Written exercise: Proceed with the Netflix movie analysis notebook from its last line, `netflix_df.info()`.

Text shown:

^^^^^^^^^^^^^^^^

Netflix Movie Analysis¶
In this project we use a dataset from Datacamp containing movie and TV show information from Netflix titles. The informaiton includes details such as genre, type, release year, etc. We answer two questions:
What was the most frequent movie duration in the 1990s?
How many action films in the 90s were under 90 min?
In [ ]:
import pandas as pd
import matplotlib.pyplot as plt
In [ ]:
netflix_df = pd.read_csv('/content/drive/MyDrive/Colab Notebooks/Datacamp/Netflix Movies/netflix_data.csv')
In [ ]:
netflix_df.info()

^^^^^^^^^^^^^^^^

Given information:
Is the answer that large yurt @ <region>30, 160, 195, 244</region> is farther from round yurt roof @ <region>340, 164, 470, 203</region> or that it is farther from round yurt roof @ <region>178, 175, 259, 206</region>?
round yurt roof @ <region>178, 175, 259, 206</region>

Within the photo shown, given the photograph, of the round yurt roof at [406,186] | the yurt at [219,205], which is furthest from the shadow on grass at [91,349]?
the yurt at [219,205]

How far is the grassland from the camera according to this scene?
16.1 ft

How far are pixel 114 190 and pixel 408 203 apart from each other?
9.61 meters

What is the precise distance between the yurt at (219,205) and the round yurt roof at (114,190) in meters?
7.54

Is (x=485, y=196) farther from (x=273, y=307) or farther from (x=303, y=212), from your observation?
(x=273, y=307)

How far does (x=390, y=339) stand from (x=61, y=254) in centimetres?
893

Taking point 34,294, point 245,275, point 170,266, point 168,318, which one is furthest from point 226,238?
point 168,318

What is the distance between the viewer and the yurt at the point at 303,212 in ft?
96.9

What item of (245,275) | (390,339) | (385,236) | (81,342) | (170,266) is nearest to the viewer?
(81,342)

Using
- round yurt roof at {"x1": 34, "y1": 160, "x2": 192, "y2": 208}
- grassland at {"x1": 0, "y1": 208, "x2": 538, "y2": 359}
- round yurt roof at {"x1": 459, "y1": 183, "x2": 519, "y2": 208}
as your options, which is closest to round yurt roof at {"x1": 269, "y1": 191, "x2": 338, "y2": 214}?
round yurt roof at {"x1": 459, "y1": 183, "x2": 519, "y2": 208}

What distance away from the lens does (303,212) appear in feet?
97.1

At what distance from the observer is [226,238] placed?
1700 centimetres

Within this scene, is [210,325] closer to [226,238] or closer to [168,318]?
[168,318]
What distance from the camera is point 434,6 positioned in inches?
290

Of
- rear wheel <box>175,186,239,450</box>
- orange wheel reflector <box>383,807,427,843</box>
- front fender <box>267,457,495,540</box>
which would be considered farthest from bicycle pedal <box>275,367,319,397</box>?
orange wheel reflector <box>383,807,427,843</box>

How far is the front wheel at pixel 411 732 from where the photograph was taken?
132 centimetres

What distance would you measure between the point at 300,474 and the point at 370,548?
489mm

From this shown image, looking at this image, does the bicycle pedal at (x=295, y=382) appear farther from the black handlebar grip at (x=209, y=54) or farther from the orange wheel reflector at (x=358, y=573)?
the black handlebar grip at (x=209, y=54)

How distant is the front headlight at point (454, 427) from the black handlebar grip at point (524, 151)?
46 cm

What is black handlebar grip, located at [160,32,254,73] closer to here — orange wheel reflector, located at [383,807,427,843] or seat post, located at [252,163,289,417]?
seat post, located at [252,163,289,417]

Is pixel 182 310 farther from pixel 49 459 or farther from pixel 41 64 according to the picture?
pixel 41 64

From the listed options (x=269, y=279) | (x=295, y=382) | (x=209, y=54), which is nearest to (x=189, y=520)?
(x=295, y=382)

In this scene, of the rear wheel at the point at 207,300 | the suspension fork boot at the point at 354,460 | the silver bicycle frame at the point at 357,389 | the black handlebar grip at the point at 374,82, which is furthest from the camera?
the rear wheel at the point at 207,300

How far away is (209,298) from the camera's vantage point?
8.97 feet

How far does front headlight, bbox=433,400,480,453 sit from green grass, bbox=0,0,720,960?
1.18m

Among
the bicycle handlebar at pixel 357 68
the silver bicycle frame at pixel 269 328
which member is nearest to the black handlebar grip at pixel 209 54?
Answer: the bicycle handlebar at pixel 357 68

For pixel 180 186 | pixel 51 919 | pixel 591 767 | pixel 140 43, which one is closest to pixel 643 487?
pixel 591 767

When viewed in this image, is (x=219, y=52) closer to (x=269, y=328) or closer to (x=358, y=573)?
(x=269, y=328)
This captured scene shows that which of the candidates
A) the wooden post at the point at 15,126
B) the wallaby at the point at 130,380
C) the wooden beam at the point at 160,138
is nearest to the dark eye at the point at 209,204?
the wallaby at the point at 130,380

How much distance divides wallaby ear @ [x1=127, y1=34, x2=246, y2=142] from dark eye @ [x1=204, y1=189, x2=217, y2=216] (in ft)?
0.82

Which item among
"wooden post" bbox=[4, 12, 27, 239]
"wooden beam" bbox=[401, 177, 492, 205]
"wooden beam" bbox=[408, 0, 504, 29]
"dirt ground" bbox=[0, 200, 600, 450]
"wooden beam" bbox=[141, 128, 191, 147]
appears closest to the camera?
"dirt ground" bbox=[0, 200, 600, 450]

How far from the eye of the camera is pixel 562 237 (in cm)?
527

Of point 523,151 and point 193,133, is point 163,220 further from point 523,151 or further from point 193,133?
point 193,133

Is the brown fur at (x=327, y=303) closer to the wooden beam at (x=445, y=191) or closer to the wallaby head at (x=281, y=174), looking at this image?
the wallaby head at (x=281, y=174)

^^^^^^^^^^^^^^^^

Answer to the problem:
<class 'pandas.core.frame.DataFrame'> RangeIndex: 4812 entries, 0 to 4811 Data columns (total 11 columns): # Column Non-Null Count Dtype --- ------ -------------- ----- 0 show_id 4812 non-null object 1 type 4812 non-null object 2 title 4812 non-null object 3 director 4812 non-null object 4 cast 4812 non-null object 5 country 4812 non-null object 6 date_added 4812 non-null object 7 release_year 4812 non-null int64 8 duration 4812 non-null int64 9 description 4812 non-null object 10 genre 4812 non-null object dtypes: int64(2), object(9) memory usage: 413.7+ KB
What was the most frequent movie duration in the 1990s?
In [ ]:
movies_only = netflix_df[netflix_df['type'] == 'Movie']
In [ ]:
_90s_only = movies_only[(movies_only['release_year'] >= 1990) & (movies_only['release_year'] < 2000)]
In [ ]:
# Look at distribution
plt.hist(_90s_only['duration'], bins=10)
plt.title('Distribution of Movie Durations in the 1990s')
plt.xlabel('Duration (minutes)')
plt.ylabel('Number of Movies')
plt.show()
Most frequent duration looks to be around 100 min. We can calculate it more specifically using mode as seen below.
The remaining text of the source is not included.